INSTRUCTION 1:
Output the following entries verbatim, beginning at the line that contains "From the listed options" and continuing through the final line of the entries, with both ends included.

DOCUMENT SEGMENT:
— BEGIN —
Seems like an awful lot of work when I can just go and gas up for $2.50 a gallon or less.

You know what will happen when enough people start growing their own fuel at home, tax free, right? The Government will step in, claim it's a fire hazard or environmental risk - these homemade "diesel labs" - and ban or regulate it to the point that you REALLY aren't saving money.

RE: Stop The Green Con
By FITCamaro on 7/22/2010 9:48:34 AM , Rating: 2
I'm not saying it'll be feasible. Just it'd be cool if it was.

And yes I have no doubt the government would everything in their power to stop you from being self sufficient. Can't let people not need the government now can we.

RE: Stop The Green Con
By Alexvrb on 7/21/2010 11:06:18 PM , Rating: 2
Fit, I agree with a lot of your sentiment, but there's some information you're gonna want to keep in mind.
— END —
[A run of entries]
— BEGIN —
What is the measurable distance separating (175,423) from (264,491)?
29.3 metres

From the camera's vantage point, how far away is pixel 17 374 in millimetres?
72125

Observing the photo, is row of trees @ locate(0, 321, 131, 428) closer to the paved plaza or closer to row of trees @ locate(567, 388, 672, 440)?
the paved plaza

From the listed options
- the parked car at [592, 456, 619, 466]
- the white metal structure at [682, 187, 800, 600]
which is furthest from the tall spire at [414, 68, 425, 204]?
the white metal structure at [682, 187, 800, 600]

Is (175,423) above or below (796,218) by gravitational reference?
— END —
INSTRUCTION 2:
Return the passage from the forum comments that begins with the words "And yes I have" and ends after the words "now can we.", copied verbatim.

TASK ANSWER 1:
From the listed options
- the parked car at [592, 456, 619, 466]
- the white metal structure at [682, 187, 800, 600]
which is furthest from the tall spire at [414, 68, 425, 204]?
the white metal structure at [682, 187, 800, 600]

Is (175,423) above or below (796,218) by gravitational reference?

TASK ANSWER 2:
And yes I have no doubt the government would everything in their power to stop you from being self sufficient. Can't let people not need the government now can we.